Lab 3
In this lab, we’re going to create a K-Nearest Neighbour (KNN) classifier. This lab is optional, and will not be marked.
In creating the KNN, we’ll use another toy dataset, the wine quality dataset https://archive.ics.uci.edu/dataset/186/wine+quality. Specifically, the red wine.
To get access to the dataset, click on the download button. Inside the now downloaded folder, there will be two CSV files, one for red wine, and another for white wine. For this lab, we’ll be using the red wine dataset.
The next task is to load the data in Python. For this section, we’ll want to write some code to load the red wine CSV file as a pandas dataframe.
Now that we’ve loaded the data as a pandas dataframe, we’ll partition the data off into a train and test subset.
Randomly sample 70% of the data for training, and the other 30% will be used for testing.
To ensure all of the columns are within the same range, we’ll normalise them (except from the score column of course!).
We can normalise a column \(x\) by the following equation:
\[ \text{normalise}(x) = \frac{x - \min_x}{\max_x - \min_x} \]

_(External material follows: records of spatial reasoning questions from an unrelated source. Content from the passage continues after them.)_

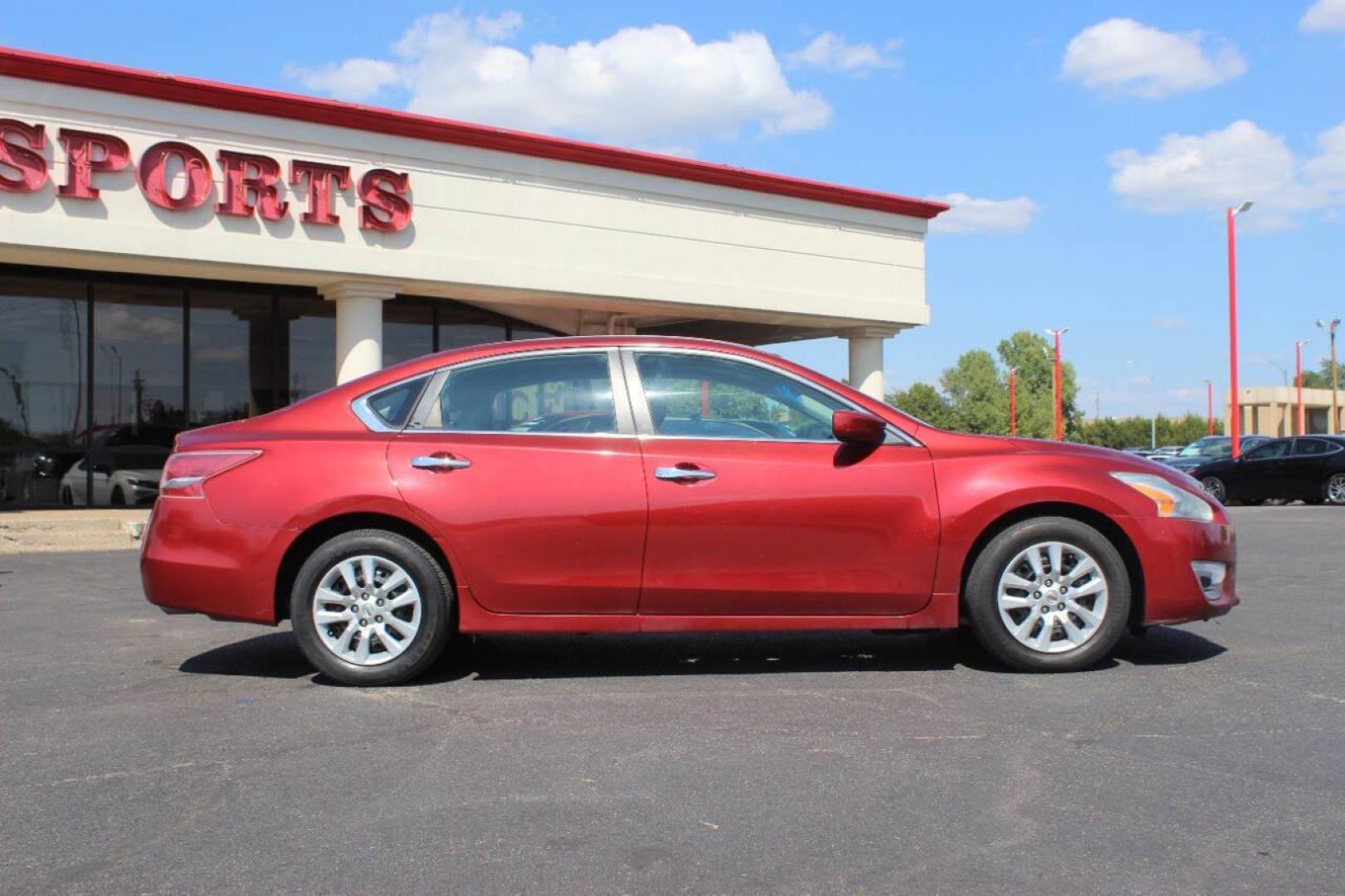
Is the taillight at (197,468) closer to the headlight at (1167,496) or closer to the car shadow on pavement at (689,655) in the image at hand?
the car shadow on pavement at (689,655)

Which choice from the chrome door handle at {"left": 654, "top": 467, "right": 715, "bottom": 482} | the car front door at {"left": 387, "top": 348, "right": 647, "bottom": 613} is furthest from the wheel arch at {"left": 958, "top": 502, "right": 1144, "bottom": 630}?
the car front door at {"left": 387, "top": 348, "right": 647, "bottom": 613}

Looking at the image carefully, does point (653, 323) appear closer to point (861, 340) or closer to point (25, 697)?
point (861, 340)

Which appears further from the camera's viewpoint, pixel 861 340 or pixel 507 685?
pixel 861 340

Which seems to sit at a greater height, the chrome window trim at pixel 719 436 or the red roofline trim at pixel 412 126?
the red roofline trim at pixel 412 126

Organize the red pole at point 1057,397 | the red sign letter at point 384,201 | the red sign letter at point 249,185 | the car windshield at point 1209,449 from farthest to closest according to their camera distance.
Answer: the red pole at point 1057,397, the car windshield at point 1209,449, the red sign letter at point 384,201, the red sign letter at point 249,185

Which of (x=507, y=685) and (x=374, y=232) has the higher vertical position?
(x=374, y=232)

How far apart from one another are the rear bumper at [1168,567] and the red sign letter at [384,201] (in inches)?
495

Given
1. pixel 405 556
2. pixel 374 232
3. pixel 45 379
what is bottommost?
pixel 405 556

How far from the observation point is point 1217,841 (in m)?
3.39

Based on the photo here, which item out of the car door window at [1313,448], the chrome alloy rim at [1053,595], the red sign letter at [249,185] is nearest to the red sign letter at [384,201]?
the red sign letter at [249,185]

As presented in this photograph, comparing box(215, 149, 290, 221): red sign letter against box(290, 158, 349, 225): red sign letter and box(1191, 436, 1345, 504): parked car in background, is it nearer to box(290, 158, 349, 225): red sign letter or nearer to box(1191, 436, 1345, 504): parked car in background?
box(290, 158, 349, 225): red sign letter

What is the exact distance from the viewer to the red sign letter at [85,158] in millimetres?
13992

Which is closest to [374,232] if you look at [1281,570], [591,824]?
[1281,570]

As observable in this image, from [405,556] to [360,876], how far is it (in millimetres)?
2362
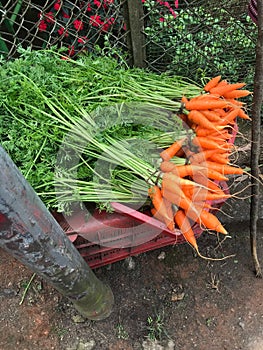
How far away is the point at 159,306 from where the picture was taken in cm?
223

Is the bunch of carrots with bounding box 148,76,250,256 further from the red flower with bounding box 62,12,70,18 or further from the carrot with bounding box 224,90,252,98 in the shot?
the red flower with bounding box 62,12,70,18

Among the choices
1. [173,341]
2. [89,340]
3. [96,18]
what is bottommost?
[89,340]

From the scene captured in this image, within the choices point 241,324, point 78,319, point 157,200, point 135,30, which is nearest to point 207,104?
point 157,200

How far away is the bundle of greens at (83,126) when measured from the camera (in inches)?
68.1

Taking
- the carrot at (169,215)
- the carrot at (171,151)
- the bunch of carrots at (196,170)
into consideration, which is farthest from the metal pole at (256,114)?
the carrot at (169,215)

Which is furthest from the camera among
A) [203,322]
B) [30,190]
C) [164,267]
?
[164,267]

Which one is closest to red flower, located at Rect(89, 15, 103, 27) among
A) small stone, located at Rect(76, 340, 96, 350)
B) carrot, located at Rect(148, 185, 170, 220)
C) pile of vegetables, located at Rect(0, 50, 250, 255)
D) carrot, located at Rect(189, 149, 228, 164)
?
pile of vegetables, located at Rect(0, 50, 250, 255)

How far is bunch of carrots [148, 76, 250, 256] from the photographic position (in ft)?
5.61

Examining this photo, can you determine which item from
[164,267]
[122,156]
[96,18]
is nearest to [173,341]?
[164,267]

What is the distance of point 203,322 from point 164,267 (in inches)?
14.9

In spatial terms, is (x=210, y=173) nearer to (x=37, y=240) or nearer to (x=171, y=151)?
(x=171, y=151)

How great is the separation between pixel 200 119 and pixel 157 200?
1.51 feet

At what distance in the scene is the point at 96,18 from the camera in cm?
240

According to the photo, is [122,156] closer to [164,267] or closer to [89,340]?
[164,267]
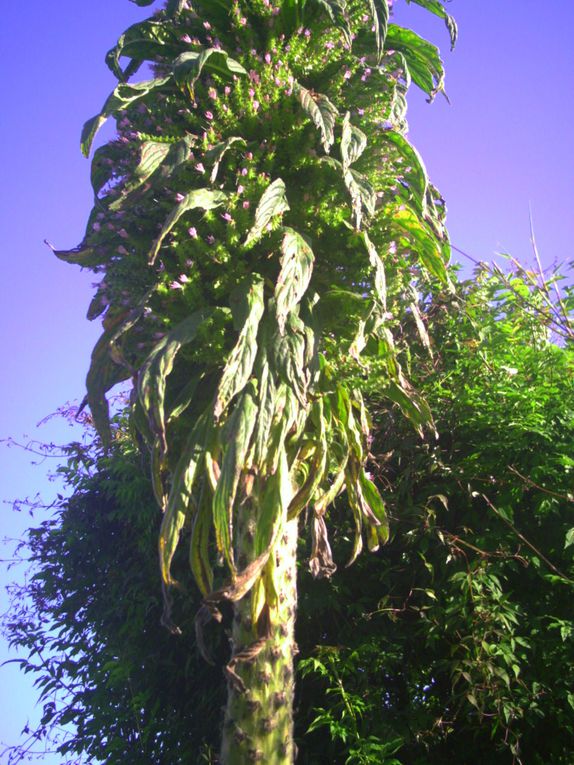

Therefore, we’ll need to calculate the \(\min\) and \(\max\) values of each column in the training subset, then apply the normalising function, using these values.
Using the training subset, we’ll want to find out which columns to use in our classifier.
We’ll visually inspect the correlations between the input columns and the target score column.
Create a series of 2D scatter plots with an input column across the \(x\)-axis, and the target score column across the \(y\)-axis.
Which of these columns show a strong relationship between the input and target columns?
Create a KNN classifier and \(k=3\), using some of the input colums (the best ones as decided by the correlation plots).
Create a series of classification metrics for the new KNN classifier:
Using the KNN classifier, modify the \(k\) value from 1 to \(N\) and plot the \(F_1\) score for each value of \(k\). What is the optimal value for \(k\)?